▶ **EXCERPT PROVIDED**:
The Chairperson said that South Africa is one of the countries with a high crime rate. The crime statistics show that violence against women and children is escalating daily. Comparing the figures for 2017 and 2020 shows a drastic hike in violence against women and children. It is a correct start for DPWI collaborating with other departments. GBVF needs to be fought now to ensure that South African children have a future. The country needs to win this war. The signing of the MOAs very crucial, and the Minister must ensure that before signing, everything should be in order. There should not be issues coming up after signing. Proper procedure for the contract should be taken. While working with other departments, there should be a stage of not just talking about strategies but implementing. One of the properties that were handed over to DSD in Eastern Cape in OR Tambo is in Mthata, Lusikusiki. Crime statistics show that Lusikisiki is among the five with the highest reported rape cases in Eastern Cape. But there are also those that are not reported. As such, the handing over of the house to DSD will do a lot. The regional office in Eastern Cape is in Gqeberha and Mthatha, and the identified properties are in these two areas. It is worrying because the Department has said all municipalities have to be provided with the properties, but there is another municipality, Buffalo City, which is leading in the province in terms of violence against women and children. This is one of the areas to be considered in Eastern Cape, not only the two areas of Mthatha and Gqeberha, where the regional offices are. East London should also be considered. There are many properties of DPWI that are not being used but are still in good condition. This fight cannot be won only by providing the safe houses and properties; there should be consideration of empowering women economically to assist them.

▶ **PROBLEM**: How would you translate this sentence from the Chairperson's remarks above into Spanish: "The crime statistics show that violence against women and children is escalating daily."

▶ **LISTED ENTRIES**:
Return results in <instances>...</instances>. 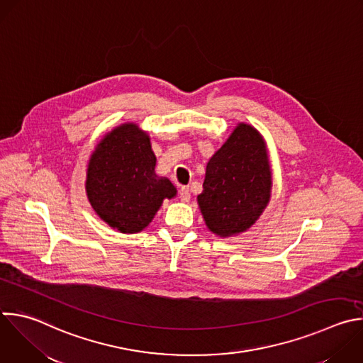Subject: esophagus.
Instances as JSON below:
<instances>
[{
    "label": "esophagus",
    "instance_id": "obj_1",
    "mask_svg": "<svg viewBox=\"0 0 363 363\" xmlns=\"http://www.w3.org/2000/svg\"><path fill=\"white\" fill-rule=\"evenodd\" d=\"M179 199L182 202H189L191 199V192H189V188L188 186H182L181 191H179Z\"/></svg>",
    "mask_w": 363,
    "mask_h": 363
}]
</instances>
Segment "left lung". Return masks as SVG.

▶ **RESPONSE TO THIS EXERCISE**: Las estadísticas de criminalidad muestran que la violencia contra las mujeres y los niños aumenta a diario.